Weekly Church Service – Pentecost 22 : 24 October 2021


Sentence

The redeemed of the Lord shall return and come to Zion with singing; and everlasting joy shall be upon their heads. Isaiah 51:11                              


Collect 

O God

you give light to the blind and comfort to the

sorrowing, and in your Son you have given us

a High Priest who has offered the true 

sacrifice for us and yet can sympathise with 

us in our weakness:

hear the cry of your people

and lead us home to our true country,

where with your Son and the Holy Spirit

you live and reign, one God,

in glory everlasting. Amen.

Readings

  • Job 42:1-6, 10-17
  • Psalm 34:1-8, (19-22)
  • Hebrews 7:21-28
  • Mark 10:46-52

next week

  • Ruth 1:1-18
  • Psalm 146
  • Hebrews 9:11-15
  • Mark 12:13-17, 28-34

A Thought to Ponder

Pentecost 22 – Mark 10:46-52

Bartimaeus, a blind man, the son of Timaeus, sat by the roadside begging. “Jesus, Son of David, have mercy on me . . . !”
“Master, I want to see.”
Jesus said to him, “Go your way; your faith has saved you.”    

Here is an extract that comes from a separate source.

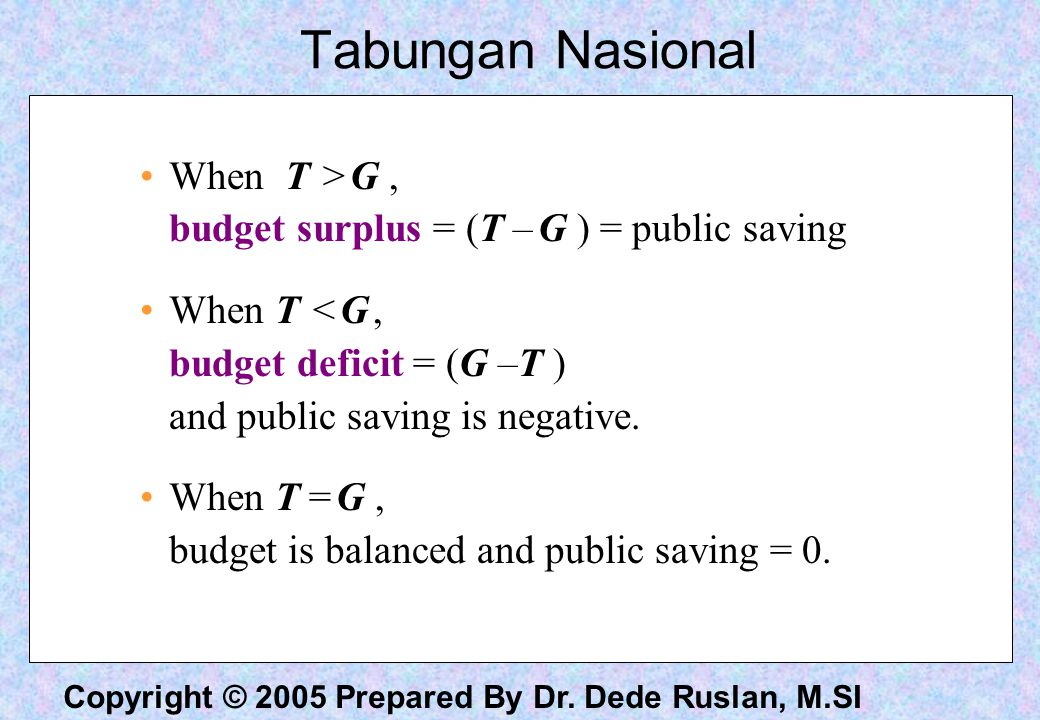 Copyright © 2005 Prepared By Dr. Dede Ruslan, M.SI Graphical Analysis of Three Sector Economy (with taxes) GDP (Y) AD' = 600 + 0.64 Y 600  MPC = 0.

Mark’s story of the blind Bartimaeus, which takes place just before Jesus’ Palm Sunday entry into Jerusalem, is as much a “call” story as a healing story. For Mark, Bartimaeus is a model of faith. The blind beggar calls out to Jesus using the Messianic title “Son of David.” He first asks, not for his sight, but for compassion: He understands this Jesus operates out of a spirit of love and compassion for humanity and places his faith in that spirit. Ironically, the blind Bartimaeus “sees” in Jesus the spirit of compassionate service that, until now, his “seeing” disciples have been unable to comprehend.

As Bartimaeus realises, Christ comes to heal our spiritual and moral blindness and open our eyes to recognise the Spirit of God in every person and to discern the way of God in all things; he opens our eyes as well as our hearts and spirits to new images of a world made whole by the grace of God, of lives transformed by the love of God.

As he restores to Bartimaeus not only physical sight but a sense of the reality of God’s love for him, Christ comes to restore our “sight” to see God’s sacred presence in our lives, to heal us of our blindness to the sins of selfishness and hatred we too easily explain away. 

Our deepest prayer is the cry of the blind Bartimaeus: “Master, I want to see”: to “see” with the human heart, to perceive in the spirit, to comprehend in the wisdom of God.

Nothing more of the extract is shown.